# Records for the exercise:

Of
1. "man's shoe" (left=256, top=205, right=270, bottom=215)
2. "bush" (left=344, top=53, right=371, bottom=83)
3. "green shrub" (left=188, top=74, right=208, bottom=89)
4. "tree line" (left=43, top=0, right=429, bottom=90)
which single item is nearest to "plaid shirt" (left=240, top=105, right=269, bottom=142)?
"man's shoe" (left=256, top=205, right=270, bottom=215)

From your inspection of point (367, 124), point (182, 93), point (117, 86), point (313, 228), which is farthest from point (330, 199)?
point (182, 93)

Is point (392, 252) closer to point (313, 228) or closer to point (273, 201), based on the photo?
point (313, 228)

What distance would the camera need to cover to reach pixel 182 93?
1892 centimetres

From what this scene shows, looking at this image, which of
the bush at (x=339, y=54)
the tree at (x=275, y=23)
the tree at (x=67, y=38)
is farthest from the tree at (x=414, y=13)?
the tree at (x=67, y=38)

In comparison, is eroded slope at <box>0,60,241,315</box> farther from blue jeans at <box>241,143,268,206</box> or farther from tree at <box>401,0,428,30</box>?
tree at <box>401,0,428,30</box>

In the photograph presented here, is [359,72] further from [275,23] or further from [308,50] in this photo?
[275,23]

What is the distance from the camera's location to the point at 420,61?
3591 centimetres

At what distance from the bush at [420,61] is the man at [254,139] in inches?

# Exercise brief:
Rewrite all of the items above, replacing "farthest" with "furthest" and leaving everything else unchanged.

# Final answer:
Of
1. "man's shoe" (left=256, top=205, right=270, bottom=215)
2. "bush" (left=344, top=53, right=371, bottom=83)
3. "green shrub" (left=188, top=74, right=208, bottom=89)
4. "tree line" (left=43, top=0, right=429, bottom=90)
which single item is nearest to "plaid shirt" (left=240, top=105, right=269, bottom=142)?
"man's shoe" (left=256, top=205, right=270, bottom=215)

From your inspection of point (367, 124), point (182, 93), point (117, 86), point (313, 228), which is furthest from point (330, 199)?
point (182, 93)

Is point (392, 252) closer to point (313, 228) or closer to point (273, 201), based on the photo?
point (313, 228)

What distance would the camera need to cover to reach pixel 182 93?
1892 centimetres

From what this scene shows, looking at this image, which of
the bush at (x=339, y=54)
the tree at (x=275, y=23)
the tree at (x=67, y=38)
is furthest from the tree at (x=414, y=13)?
the tree at (x=67, y=38)

In comparison, is eroded slope at <box>0,60,241,315</box> farther from blue jeans at <box>241,143,268,206</box> or farther from tree at <box>401,0,428,30</box>?
tree at <box>401,0,428,30</box>

In the photograph presented here, is [359,72] further from [275,23] or further from [308,50] in this photo?
[275,23]

What is the distance from the camera's location to the point at 420,61?
3591 centimetres

At what distance from the bush at [420,61] is the man at [254,139] in inches?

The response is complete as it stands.